The parcel contains "39 single family homes, a commercial area and Holy Cross Cemetery ... and is within the city's Urban Growth Area," says Boundary Review Board Director Susan Winchell.
That commercial area, of course, is the prize, since it contains a busy Costco store that brings a large amount of property and sales tax money to whichever government has jurisdiction. Both the city and county deny that it's all about the money, but the heat in their rhetoric belies that.
In a 31-page brief presented to the board and excerpted at last night's hearing, Assistant City Attorney James Richman argues that the city wants to annex the land to comply with the state's Growth Management Act, which requires cities to provide services to urban areas. But he also writes, "The County has chosen to ignore state law in favor of its own budget.

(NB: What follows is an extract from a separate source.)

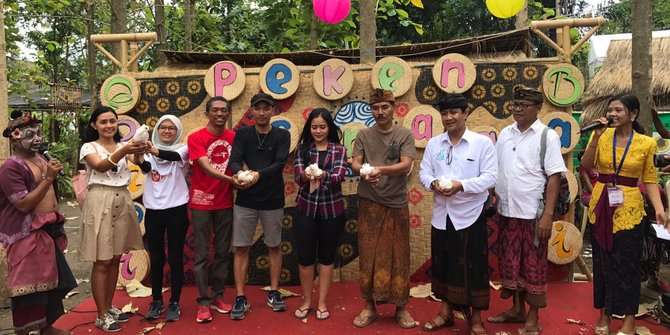Peken Nusantara Bali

Indeed, the county is on record as allowing the City to annex portions of the North Metro Area 'over our dead bodies.'"
County Commissioner Mark Richard counters by calling the city's annexation proposal "a creeping, strategic strike."
But Richard also extends an olive branch. "We support a dialogue with the city on the future of annexation." That dialogue started Tuesday when the commissioners met formally with four City Council members to talk about growth and annexation in general.
"I'm much more interested in proactive planning," Richard says. "In northeast Spokane or the West Plains, for example, areas where is there is plenty of undeveloped land," he asks, "how do we make sure the city and county both have a say in annexation?"
Members from the two bodies agreed to continue meeting to talk about joint planning and about finding ways to avoid expensive litigation over potential areas of annexation.